X-Men First Class spent a simply enormous amount of time on the bromance between Professor X and Magneto, contributing to the very low ratio of special effects to "human interest", a phrase I put in quotes because
(a) they're not human, they're mutants and
(b) they're of no conceivable interest.

Niggles:
Mystique is first introduced as a five-year-old who had apparently coincidentally found her way into the Xavier's kitchen. On being surprised by x, she disguises herself as x's mum, who
i) is much larger and taller - where does the extra mass come from?
ii) she's never seen before.

x then apparently adopts her, and they grow up together, which is used as an explanation of why (other than clearly being homosexual) he won't 'date' her when they're both young adults - which brings up the next point. Hank McCoy says that Mystique's genetic code means that she ages more slowly than ordinary people. I can see that that's a necessary save to explain why she looks exactly the same in the later (chronologically) Xmovies, but it does bring up a number of consequent points.

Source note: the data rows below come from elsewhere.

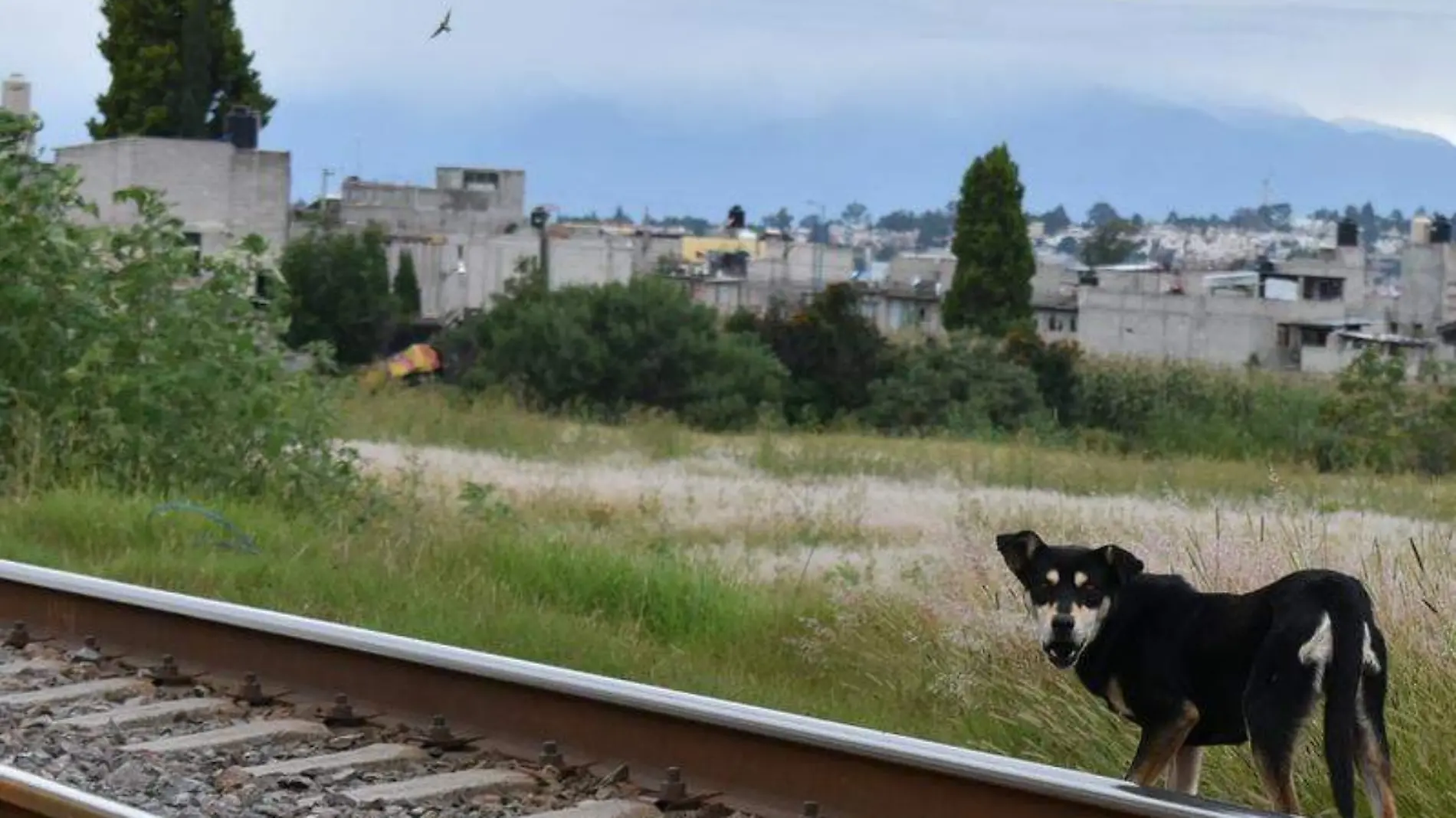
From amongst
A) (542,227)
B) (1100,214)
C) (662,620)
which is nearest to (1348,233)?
(542,227)

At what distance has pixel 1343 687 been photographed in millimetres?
5039

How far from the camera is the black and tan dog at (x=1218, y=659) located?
5.07 meters

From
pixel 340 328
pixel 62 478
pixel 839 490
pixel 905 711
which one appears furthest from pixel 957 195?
pixel 905 711

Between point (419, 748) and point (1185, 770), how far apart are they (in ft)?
7.33

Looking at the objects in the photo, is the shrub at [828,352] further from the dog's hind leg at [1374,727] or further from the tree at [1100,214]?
the tree at [1100,214]

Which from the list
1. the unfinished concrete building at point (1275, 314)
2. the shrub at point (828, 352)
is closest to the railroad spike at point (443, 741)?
the shrub at point (828, 352)

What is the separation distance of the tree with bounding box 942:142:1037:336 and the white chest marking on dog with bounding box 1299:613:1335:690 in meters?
60.9

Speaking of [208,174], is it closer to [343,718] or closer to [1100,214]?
[343,718]

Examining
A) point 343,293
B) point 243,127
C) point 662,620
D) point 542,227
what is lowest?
point 662,620

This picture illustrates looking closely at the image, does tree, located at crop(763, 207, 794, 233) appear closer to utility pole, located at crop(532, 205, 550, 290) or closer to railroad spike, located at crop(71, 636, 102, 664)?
utility pole, located at crop(532, 205, 550, 290)

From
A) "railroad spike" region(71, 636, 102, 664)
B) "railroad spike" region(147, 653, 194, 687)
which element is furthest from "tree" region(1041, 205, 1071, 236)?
"railroad spike" region(147, 653, 194, 687)

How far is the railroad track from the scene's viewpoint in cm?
541

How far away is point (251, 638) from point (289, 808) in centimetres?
182

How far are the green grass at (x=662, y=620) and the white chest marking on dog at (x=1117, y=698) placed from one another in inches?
37.3
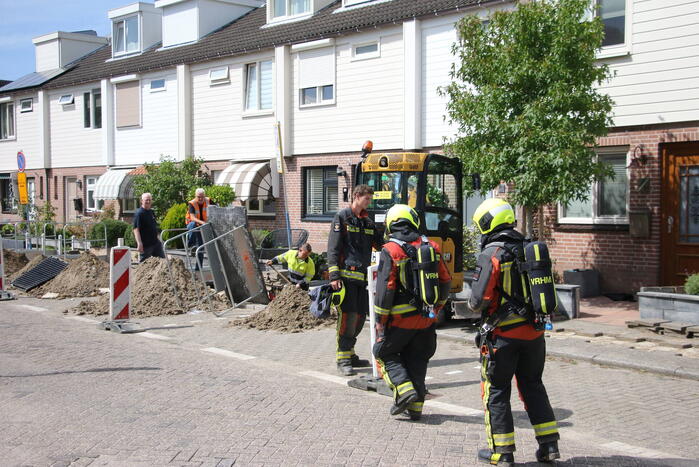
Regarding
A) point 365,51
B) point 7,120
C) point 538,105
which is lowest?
point 538,105

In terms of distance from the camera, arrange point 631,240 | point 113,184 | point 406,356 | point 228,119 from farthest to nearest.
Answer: point 113,184
point 228,119
point 631,240
point 406,356

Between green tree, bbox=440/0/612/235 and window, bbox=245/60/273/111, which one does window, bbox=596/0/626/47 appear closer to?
green tree, bbox=440/0/612/235

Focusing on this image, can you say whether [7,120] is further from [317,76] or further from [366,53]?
[366,53]

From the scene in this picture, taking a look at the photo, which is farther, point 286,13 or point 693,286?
point 286,13

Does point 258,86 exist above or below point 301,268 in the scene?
above

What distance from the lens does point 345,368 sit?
798 cm

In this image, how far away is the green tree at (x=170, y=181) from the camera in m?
23.5

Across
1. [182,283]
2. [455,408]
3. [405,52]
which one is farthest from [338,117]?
[455,408]

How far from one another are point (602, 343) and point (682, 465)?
4419 millimetres

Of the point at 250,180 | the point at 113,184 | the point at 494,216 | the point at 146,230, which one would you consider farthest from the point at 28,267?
the point at 494,216

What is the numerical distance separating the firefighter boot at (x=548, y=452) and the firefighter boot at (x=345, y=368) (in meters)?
3.12

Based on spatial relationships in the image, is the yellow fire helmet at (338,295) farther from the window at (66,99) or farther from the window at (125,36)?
the window at (66,99)

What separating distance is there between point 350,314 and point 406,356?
1.62 m

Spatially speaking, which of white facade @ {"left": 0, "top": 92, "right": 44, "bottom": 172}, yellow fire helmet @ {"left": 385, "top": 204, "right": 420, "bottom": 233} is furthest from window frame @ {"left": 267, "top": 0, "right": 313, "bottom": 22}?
yellow fire helmet @ {"left": 385, "top": 204, "right": 420, "bottom": 233}
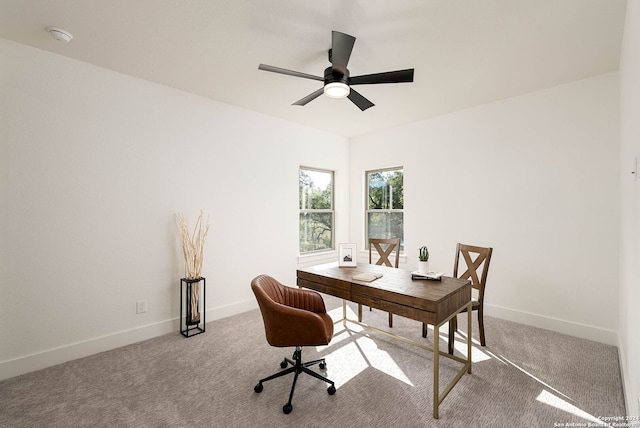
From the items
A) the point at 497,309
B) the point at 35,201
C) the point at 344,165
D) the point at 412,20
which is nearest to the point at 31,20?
the point at 35,201

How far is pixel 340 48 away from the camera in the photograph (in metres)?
1.96

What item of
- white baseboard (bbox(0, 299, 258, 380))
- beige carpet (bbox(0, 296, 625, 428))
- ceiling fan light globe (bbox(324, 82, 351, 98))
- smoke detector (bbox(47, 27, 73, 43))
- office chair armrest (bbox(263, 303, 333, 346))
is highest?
smoke detector (bbox(47, 27, 73, 43))

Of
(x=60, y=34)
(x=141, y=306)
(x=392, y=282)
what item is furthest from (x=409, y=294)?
(x=60, y=34)

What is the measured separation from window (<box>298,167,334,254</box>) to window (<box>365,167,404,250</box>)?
694 millimetres

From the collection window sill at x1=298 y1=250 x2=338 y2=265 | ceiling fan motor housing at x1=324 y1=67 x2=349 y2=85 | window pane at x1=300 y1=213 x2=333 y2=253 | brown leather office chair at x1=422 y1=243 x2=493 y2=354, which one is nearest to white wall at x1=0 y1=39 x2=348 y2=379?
window sill at x1=298 y1=250 x2=338 y2=265

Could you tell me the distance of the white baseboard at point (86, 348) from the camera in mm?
2346

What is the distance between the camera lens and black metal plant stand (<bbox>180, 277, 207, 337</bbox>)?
311 centimetres

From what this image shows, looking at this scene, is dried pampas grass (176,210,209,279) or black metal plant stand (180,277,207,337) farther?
dried pampas grass (176,210,209,279)

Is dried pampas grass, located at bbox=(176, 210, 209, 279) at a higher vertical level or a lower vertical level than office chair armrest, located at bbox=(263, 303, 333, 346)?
higher

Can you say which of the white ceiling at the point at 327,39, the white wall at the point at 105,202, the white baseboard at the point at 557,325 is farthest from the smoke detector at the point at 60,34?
the white baseboard at the point at 557,325

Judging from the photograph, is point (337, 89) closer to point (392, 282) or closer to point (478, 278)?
point (392, 282)

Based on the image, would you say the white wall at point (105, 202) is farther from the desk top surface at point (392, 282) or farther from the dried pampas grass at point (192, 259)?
the desk top surface at point (392, 282)

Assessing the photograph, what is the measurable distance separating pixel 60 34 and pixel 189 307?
2606 millimetres

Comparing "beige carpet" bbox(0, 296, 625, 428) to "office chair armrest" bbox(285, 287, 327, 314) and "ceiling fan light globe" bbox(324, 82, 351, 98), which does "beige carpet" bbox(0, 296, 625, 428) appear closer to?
"office chair armrest" bbox(285, 287, 327, 314)
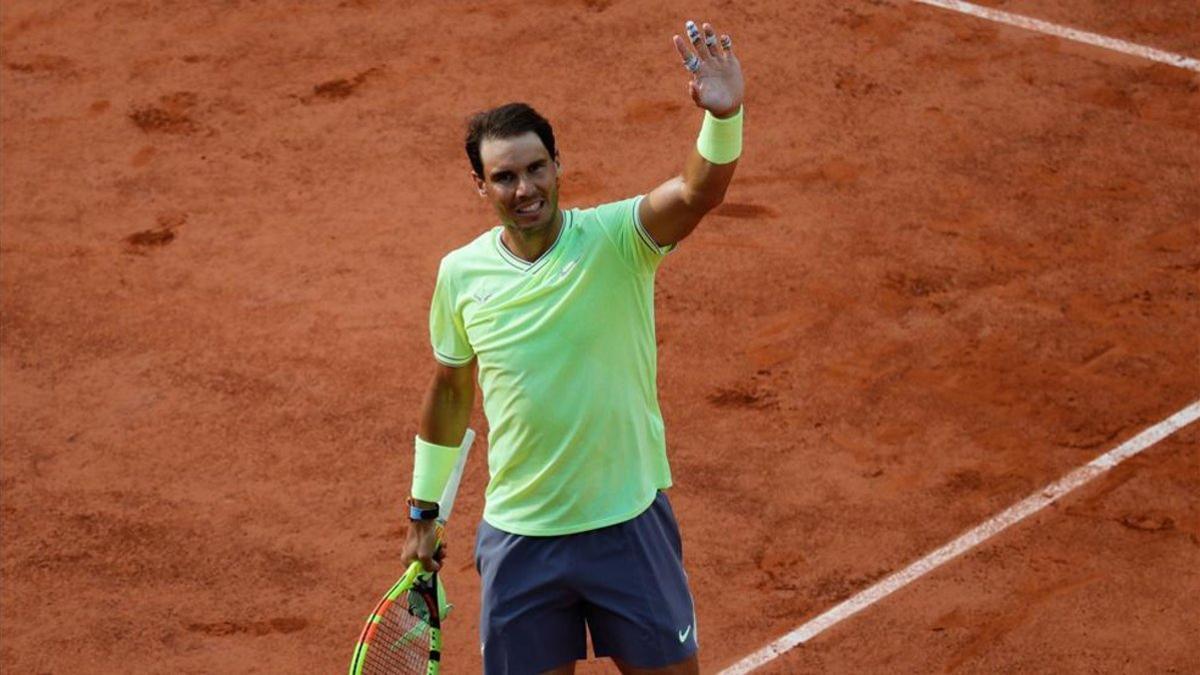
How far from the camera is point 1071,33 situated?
12.0 metres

1) If Mystique ages slowly, how old was she in that first scene? Ten? Fifteen? Twenty?
2) If she ages slowly, how come she went from looking five to looking twentyfive in exactly the same time that professor X did?

It can only work if she only begins slow ageing at the moment Hank clocks her. Which is unsatisfactory.

The newly-minted mutants are remarkably lame. The black whore who can fly on dragonfly wings and can cough up fireballs may represent a new low (and it's worth noting that the only black characters in the movie are a poledancer and the first guy to get killed).

I really should learn. But I never do.